ESPE Abstracts

Growth hormone (GH) replacement therapy currently requires daily subcutaneous injections. Somapacitan is a long-acting GH-derivative in development for once-weekly use in children with GH deficiency (GHD). A phase 2, multinational, randomised, open-label, controlled trial (NCT02616562) investigated the efficacy and safety of somapacitan compared with daily GH (Norditropin®). GH-treatment-naïve prepubertal children with GHD received 0.04 (n = 16), 0.08 (n = 15) or 0.16 mg/kg/week (n = 14) somapacitan, or daily GH 0.034 mg/kg/day (0.24 mg/kg/week; n = 14) for 1 year, followed by a 2-year safety extension with all patients on somapacitan (n = 45) receiving 0.16 mg/kg/week, while daily GH dose was unaltered.
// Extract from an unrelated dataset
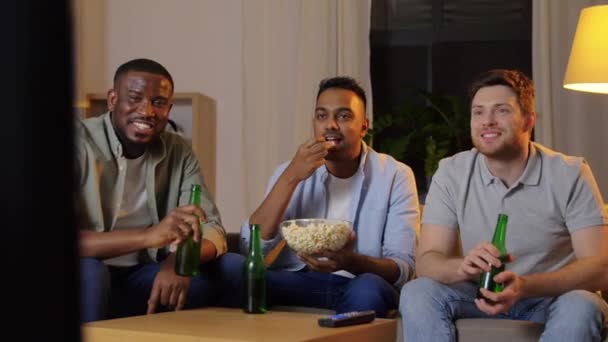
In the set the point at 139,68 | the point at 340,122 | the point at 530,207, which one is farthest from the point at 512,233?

Safety endpoints comprised frequency of adverse events (AEs). The 1-year and 2-year results have been reported previously. Here, we report the efficacy and safety of somapacitan after 3 years of treatment. At year 3, mean (SD) height velocity (HV) was 8.9 (1.7), 7.8 (1.5) and 8.4 (1.7) cm/year for 0.04/0.16 mg/kg/week, 0.08/0.16 mg/kg/week and 0.16/0.16 mg/kg/week somapacitan, respectively, vs 7.6 (2.0) cm/year for daily GH. Change in mean (SD) height standard deviation score (SDS) from baseline to 3 years was 2.39 (1.00), 2.37 (0.97) and 2.67 (1.42) for somapacitan, respectively, vs 2.10 (0.85) for daily GH. The observed HV results for the somapacitan groups and daily GH arm in the third year, were similar. Change in insulin-like growth factor-I SDS from baseline to year 3 was 3.26 (1.04), 3.52 (1.43) and 3.66 (1.29) for somapacitan, respectively, vs 3.40 (1.58) for daily GH. Number of AEs (% of patients) was as follows: somapacitan 0.04/0.16 mg/kg/week, 72 (75.0%); 0.08/0.16 mg/kg/week, 126 (93.3%); 0.16/0.16 mg/kg/week, 120 (100%); and daily GH, 95 (100%). In all treatment groups, the rate of AEs per 100 patient-years of exposure was lower in the 2-year safety extension than the first year. The most common AEs across the pooled somapacitan groups were pyrexia (40% for somapacitan and 14% for daily GH), influenza (20% and 21%), nasopharyngitis (16% and 21%), vomiting (13% and 7%), constipation (11% and 0%), allergic rhinitis (11% and 21%), otitis media (11% and 7%), tonsillitis (11% and 0%) and gastroenteritis (11% and 14%). Most AEs were mild to moderate and unlikely to be treatment related. These 3-year data support the efficacy results observed in the first and second year of somapacitan treatment of GHD; no new safety signals were observed.